Problem statement:
Give back each entry verbatim.

☆ ☆ ☆ ☆

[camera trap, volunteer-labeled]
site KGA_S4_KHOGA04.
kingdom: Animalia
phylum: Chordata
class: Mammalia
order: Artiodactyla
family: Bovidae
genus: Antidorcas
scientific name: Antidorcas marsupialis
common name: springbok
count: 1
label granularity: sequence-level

☆ ☆ ☆ ☆

Exercise solution:
[camera trap, volunteer-labeled]
site KGA_S4_KHOGA04.
kingdom: Animalia
phylum: Chordata
class: Mammalia
order: Artiodactyla
family: Bovidae
genus: Antidorcas
scientific name: Antidorcas marsupialis
common name: springbok
count: 1
label granularity: sequence-level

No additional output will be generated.